Ottawa presse les églises de renoncer à donner asile à des réfugiés

Ottawa — La ministre fédérale de l'Immigration, Judy Sgro, demande aux églises d'abandonner une pratique consacrée, soit donner asile aux réfugiés menacés d'expulsion.

Dans la foulée de certains cas litigieux, la ministre compte rencontrer sous peu les dirigeants des Églises à ce sujet.

«C'est une question très difficile à régler, et, à franchement parler, si nous commençons à nous servir des églises pour entrer au Canada par la porte d'en arrière, nous allons avoir d'énormes problèmes», a-t-elle affirmé au cours d'une entrevue accordée à la Presse canadienne.

«La préoccupation première doit être d'assurer la protection de notre pays et des Canadiens», a-t-elle dit, ajoutant que nul ne devrait être autorisé à se cacher où que ce soit.

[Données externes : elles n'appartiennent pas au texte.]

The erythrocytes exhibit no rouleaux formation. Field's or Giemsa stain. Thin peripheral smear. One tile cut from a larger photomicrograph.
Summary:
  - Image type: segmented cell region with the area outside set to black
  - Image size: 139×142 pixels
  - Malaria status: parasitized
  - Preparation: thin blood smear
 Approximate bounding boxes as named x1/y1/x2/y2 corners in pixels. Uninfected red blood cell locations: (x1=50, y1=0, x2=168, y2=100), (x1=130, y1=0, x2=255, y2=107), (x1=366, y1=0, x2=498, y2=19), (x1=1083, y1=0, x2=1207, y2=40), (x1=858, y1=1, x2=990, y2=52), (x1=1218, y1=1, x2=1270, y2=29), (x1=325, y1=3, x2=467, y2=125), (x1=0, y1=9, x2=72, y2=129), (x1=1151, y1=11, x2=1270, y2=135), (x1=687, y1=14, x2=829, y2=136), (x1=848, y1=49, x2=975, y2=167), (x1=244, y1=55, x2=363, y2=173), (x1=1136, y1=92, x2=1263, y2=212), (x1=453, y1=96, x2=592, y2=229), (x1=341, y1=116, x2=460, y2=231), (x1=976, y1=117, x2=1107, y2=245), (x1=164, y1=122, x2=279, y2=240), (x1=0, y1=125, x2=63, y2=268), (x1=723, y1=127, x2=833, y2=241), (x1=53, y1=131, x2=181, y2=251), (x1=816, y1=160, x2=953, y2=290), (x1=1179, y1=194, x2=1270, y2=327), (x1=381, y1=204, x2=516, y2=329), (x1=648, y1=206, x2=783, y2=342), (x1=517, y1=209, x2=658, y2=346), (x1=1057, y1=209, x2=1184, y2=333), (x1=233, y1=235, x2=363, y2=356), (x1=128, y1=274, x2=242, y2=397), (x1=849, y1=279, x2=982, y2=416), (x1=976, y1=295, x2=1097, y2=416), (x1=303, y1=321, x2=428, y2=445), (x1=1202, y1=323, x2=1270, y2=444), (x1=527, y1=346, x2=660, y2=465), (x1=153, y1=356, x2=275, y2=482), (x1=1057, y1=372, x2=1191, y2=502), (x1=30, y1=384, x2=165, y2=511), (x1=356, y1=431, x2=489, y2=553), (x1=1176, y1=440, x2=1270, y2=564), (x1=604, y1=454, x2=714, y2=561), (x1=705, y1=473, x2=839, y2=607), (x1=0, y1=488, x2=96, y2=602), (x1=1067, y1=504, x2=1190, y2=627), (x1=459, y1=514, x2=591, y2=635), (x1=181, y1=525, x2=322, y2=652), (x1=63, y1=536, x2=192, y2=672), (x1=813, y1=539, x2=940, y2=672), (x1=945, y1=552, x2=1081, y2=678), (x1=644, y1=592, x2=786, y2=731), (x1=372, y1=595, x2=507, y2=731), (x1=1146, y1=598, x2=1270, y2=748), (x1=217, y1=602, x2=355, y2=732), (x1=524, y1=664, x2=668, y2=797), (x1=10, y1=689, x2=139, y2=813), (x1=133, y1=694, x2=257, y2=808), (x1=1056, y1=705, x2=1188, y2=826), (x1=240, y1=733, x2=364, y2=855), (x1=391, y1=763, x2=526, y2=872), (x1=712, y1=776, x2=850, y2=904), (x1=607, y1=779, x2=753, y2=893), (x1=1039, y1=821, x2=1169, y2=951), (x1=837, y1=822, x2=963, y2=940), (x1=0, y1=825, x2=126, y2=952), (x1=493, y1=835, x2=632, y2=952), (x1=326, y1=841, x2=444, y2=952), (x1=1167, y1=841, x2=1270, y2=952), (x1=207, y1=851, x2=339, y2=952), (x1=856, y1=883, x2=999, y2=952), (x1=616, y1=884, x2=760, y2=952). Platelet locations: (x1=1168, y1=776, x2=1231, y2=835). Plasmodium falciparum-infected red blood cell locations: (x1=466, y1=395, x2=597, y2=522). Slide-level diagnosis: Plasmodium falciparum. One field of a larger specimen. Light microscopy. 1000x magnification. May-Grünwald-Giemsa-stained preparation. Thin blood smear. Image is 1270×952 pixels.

Une demi-dizaine de personnes — pour la plupart des gens n'ayant pu obtenir le statut de réfugié — sont actuellement réfugiées dans des églises au Canada, en vertu d'une tradition séculaire remontant au Moyen-Âge, quand les églises européennes se voulaient des sanctuaires pour les personnes persécutées.

Le révérend Chris Ferguson, porte-parole de l'Église unie du Canada pour les questions relatives à la justice, a accueilli favorablement la volonté exprimée par Mme Sgro de débattre de cette question. Il a rappelé qu'il avait demandé de rencontrer la ministre il y a plusieurs mois.

Mais il a insisté pour dire qu'il est parfois nécessaire de donner asile à des gens menacés d'expulsion, parce que le système fédéral visant à établir le statut de réfugié est affligé de graves lacunes. Une église n'offrira l'asile à quelqu'un que lorsque le Canada enfreint la loi, qu'il ne remplit pas ses obligations internationales, a-t-il affirmé.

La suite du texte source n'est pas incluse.